Stanlow 2.0 is already driving greater efficiencies, and the procurement partnership with Efficio is transforming the company’s approach to procurement and helping the existing Essar team perform. “Sometimes the informal anecdotes are the best bellwether of change. The partner of one of the Stanlow procurement team leaders recently told the HR team that this particular employee has never come to work as excited, energised or enthused as they do now. That’s great feedback on the approach taken and the new clarity of procurement vision.”
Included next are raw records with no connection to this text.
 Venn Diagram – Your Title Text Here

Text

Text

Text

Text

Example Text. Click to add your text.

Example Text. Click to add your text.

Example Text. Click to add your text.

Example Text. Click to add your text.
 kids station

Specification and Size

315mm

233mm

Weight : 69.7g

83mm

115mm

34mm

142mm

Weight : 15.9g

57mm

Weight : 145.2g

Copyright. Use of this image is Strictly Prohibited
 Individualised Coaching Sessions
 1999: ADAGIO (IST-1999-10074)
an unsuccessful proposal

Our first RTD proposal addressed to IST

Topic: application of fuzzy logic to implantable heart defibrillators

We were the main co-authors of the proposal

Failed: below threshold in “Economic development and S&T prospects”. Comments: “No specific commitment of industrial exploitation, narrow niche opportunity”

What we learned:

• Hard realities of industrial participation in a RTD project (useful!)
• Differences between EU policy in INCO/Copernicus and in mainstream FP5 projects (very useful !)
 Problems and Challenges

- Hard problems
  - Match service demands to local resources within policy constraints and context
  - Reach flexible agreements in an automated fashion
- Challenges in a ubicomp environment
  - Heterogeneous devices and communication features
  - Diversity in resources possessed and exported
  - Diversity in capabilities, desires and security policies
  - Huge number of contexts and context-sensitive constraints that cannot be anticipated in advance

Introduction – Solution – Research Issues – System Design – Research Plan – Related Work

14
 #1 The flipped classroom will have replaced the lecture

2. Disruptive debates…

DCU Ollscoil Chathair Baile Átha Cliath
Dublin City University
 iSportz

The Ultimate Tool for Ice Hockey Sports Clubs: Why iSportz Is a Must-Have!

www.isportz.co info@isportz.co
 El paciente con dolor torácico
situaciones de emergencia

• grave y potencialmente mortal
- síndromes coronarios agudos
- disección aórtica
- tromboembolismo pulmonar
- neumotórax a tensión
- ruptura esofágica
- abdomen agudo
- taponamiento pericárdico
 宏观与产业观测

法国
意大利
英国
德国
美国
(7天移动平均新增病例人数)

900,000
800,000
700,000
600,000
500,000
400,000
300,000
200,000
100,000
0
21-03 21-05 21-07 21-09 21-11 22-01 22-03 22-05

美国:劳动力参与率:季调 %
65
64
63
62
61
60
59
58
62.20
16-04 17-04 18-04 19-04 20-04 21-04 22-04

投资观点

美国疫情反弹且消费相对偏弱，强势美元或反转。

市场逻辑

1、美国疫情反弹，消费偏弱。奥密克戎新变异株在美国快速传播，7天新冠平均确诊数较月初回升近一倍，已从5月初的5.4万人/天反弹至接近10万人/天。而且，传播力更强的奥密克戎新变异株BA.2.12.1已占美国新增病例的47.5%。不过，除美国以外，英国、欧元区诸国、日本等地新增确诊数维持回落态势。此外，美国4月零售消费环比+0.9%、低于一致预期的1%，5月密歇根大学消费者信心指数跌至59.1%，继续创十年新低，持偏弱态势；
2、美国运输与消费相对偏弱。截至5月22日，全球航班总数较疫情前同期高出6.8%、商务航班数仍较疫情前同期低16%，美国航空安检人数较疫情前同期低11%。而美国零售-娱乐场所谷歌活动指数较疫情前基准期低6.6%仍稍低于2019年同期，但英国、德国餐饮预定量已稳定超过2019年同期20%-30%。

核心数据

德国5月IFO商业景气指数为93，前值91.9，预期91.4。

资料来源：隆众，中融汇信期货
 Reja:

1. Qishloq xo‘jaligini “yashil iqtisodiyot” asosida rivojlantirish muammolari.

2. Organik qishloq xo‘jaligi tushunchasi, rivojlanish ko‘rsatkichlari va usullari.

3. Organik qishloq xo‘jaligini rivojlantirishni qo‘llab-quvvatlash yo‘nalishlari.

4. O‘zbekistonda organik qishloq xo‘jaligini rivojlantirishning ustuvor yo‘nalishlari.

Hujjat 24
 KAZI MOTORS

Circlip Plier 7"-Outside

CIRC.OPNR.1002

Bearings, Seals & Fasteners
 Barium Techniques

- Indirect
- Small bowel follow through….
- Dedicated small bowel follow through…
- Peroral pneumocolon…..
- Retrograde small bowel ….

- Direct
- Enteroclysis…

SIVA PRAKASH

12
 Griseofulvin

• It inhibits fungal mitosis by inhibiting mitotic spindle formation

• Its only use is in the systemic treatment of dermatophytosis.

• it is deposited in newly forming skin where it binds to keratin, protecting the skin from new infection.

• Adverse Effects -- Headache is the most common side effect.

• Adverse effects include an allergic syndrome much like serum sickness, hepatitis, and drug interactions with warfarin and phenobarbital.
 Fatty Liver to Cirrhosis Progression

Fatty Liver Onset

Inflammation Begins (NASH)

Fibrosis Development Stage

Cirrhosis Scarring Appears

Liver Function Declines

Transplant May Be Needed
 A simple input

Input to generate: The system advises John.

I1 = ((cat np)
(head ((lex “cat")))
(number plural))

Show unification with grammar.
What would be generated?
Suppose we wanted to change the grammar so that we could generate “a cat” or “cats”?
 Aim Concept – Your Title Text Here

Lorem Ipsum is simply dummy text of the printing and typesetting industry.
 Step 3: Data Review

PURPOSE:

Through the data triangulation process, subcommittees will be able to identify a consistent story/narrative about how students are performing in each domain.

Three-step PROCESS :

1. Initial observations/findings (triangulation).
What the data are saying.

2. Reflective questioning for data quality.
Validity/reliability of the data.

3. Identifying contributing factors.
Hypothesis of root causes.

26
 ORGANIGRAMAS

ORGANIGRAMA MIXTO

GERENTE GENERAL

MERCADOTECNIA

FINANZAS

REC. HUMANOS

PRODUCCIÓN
Sloane concludes: “So far, savings are significant and on track, and some core processes have been improved, but there is still work to be done. Procurement should be seen as a smart, challenging process with teams working together to get the best outcome for the business – not as a necessary control measure or barrier to business success. To achieve this, we need a procurement function that is agile in thought and behaviour, approaching things in a proactive manner, challenging the business in a positive way and helping us hold the supply base accountable for delivering quality work, on-time, every time.”